The operation of the intake structure having the above configuration will be described. The intake air is mixed with the fuel injected by the injector 31 and flows into the combustion chamber 24 through the first intake pipe 28 and the intake port 25, and becomes an intake swirl flow in the combustion chamber 24 in the counterclockwise direction in FIG. . Similarly, intake air is also introduced into the combustion chamber 24 from the second intake pipe 29 via the intake port 25, and becomes an intake swirl flow in the same direction as the intake swirl flow from the first intake pipe 28 in the combustion chamber 24. The air-fuel mixture is compressed and expanded (explosion) in the combustion chamber 24, and then the exhaust port 26 through the exhaust pipe 27.
Is discharged to.

Since the intake pipes are independently arranged in the first intake pipe 28 and the second intake pipe 29, the intake air sucked from each intake port 25 can swirl in the same direction in the combustion chamber 24, and the intake swirling flow It is possible to generate an appropriate mixture turbulence, which is stronger and has a very small damping due to collision between intake air. Further, since the second intake pipe 29 can reduce the angle of intersection with the axial direction of the intake valve 30, the intake resistance at the site of the intake valve 30 is reduced, the intake efficiency is increased, and the output is increased. Also,
The first intake pipe 28 has a bore pitch L (cylinder head bolt 32
Since it can be arranged at an arbitrary position between the pitches), the degree of freedom in design becomes very large. For example, in the state of the solid line in FIG. 1, it is a high output type with little intake resistance, and in the case of the chain double-dashed line in FIG. 1, it is a high fuel consumption type with a large swirl effect. Further, the opening / closing timing of the intake valve 30 is changed, and the first intake pipe 28 and the second intake pipe 29 are designed to have various speed performance types, so that the degree of freedom in design is further increased.

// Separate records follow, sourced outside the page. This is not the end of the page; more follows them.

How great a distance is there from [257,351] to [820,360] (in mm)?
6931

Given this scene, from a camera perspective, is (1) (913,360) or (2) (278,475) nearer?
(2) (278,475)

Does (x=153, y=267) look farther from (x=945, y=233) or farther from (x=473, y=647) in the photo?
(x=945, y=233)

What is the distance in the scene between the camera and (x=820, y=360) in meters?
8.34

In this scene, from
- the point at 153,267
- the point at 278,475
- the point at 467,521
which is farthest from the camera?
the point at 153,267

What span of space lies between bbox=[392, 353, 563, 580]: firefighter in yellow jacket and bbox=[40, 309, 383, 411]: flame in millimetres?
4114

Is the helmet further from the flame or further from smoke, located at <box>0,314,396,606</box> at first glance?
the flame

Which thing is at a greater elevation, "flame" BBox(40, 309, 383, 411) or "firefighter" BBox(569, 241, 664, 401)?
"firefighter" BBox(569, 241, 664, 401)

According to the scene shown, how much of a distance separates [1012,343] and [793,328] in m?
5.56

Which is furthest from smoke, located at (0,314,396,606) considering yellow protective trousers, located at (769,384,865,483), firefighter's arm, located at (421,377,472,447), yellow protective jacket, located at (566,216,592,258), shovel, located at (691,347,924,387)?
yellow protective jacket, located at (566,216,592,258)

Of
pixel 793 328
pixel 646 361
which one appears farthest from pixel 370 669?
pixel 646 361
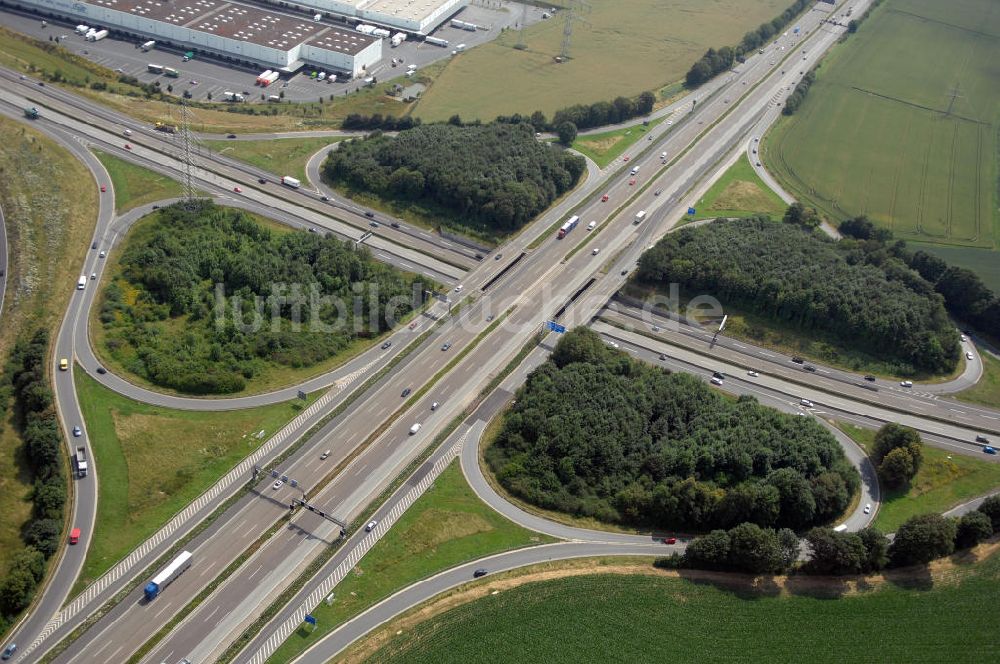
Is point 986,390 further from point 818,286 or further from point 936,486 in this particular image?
point 818,286

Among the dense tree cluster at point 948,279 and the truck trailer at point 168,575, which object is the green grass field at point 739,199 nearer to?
the dense tree cluster at point 948,279

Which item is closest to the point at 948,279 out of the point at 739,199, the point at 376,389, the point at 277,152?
the point at 739,199

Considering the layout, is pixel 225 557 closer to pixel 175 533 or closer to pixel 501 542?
pixel 175 533

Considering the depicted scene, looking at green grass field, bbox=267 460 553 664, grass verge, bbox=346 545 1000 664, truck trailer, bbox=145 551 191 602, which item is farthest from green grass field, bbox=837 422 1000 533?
truck trailer, bbox=145 551 191 602

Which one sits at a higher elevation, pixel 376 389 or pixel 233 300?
pixel 233 300

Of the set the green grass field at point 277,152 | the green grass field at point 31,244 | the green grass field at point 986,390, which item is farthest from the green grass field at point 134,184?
the green grass field at point 986,390

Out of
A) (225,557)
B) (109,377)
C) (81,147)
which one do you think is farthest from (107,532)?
(81,147)
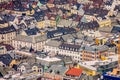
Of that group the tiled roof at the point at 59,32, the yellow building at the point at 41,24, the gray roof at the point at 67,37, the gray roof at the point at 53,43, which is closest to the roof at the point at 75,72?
the gray roof at the point at 53,43

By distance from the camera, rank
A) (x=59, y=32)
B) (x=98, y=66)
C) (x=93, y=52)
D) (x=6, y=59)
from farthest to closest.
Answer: (x=59, y=32) → (x=93, y=52) → (x=6, y=59) → (x=98, y=66)

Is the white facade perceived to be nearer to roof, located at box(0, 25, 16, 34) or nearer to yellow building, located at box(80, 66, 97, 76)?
yellow building, located at box(80, 66, 97, 76)

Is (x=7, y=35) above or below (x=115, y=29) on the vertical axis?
below

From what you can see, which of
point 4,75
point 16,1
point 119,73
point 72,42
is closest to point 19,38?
point 72,42

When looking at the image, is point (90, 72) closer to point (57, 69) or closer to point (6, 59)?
point (57, 69)

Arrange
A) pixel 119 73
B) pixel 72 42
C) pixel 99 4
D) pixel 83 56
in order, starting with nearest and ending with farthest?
Answer: pixel 119 73 < pixel 83 56 < pixel 72 42 < pixel 99 4

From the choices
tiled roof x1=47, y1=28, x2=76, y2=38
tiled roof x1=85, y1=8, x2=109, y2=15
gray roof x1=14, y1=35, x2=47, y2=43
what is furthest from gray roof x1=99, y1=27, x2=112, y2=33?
tiled roof x1=85, y1=8, x2=109, y2=15

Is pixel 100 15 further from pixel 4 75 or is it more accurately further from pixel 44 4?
pixel 4 75

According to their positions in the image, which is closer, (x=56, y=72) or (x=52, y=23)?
(x=56, y=72)

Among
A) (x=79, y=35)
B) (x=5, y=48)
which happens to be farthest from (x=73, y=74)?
(x=79, y=35)
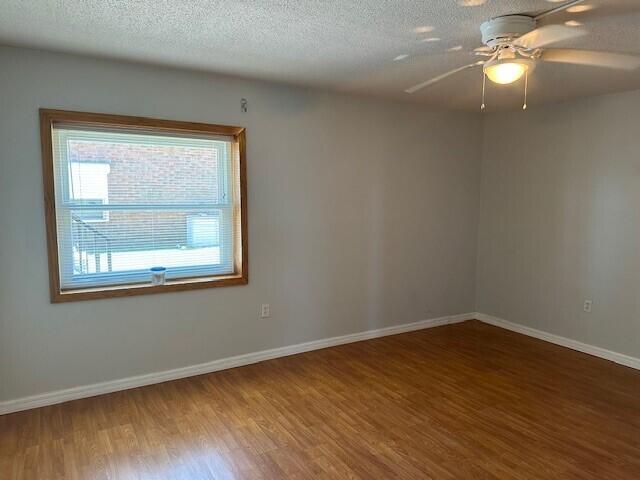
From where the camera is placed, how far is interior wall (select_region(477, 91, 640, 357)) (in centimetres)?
378

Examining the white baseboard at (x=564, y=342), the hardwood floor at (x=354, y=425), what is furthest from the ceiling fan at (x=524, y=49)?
the white baseboard at (x=564, y=342)

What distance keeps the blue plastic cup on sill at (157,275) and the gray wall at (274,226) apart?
13 cm

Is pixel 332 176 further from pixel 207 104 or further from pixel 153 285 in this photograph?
pixel 153 285

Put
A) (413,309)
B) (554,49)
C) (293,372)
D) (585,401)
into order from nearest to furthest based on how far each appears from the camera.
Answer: (554,49) < (585,401) < (293,372) < (413,309)

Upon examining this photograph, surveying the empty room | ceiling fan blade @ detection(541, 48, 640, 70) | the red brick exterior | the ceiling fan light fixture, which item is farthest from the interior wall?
Result: the red brick exterior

<Effect of the Invention> In the intake structure of the present invention, the first intake passage and the second intake passage are independently arranged, and the directions of the intake swirl flow are the same, so that the intake is swirled in the same direction in the combustion chamber. be able to. As a result, it is possible to prevent collision between intake air and improve combustibility.

[Brief description of drawings]

FIG. 1 is a plan view of a cylinder head portion having an intake structure according to an embodiment of the present invention, FIG. 2 is a sectional side view thereof, and FIG.
FIG. 4 is a plan view of a cylinder head portion having a conventional intake structure, and FIG. 4 is a sectional side view thereof. In the drawing, 23 is a cylinder head, 24 is a combustion chamber, 25 is an intake port, 26
Is an exhaust port, 27 is an exhaust pipe, 28 is a first intake pipe, and 29 is a second intake pipe.

Claims (1)

[Scope of utility model registration request] 1. An intake structure in which a first intake passage and a second intake passage communicate with one combustion chamber, wherein the first intake passage is arranged laterally of the combustion chamber, and An intake structure characterized in that the second intake passage is independently arranged above the combustion chamber to swirl the intake air in the same direction as the direction of the intake swirl flow from the intake passage.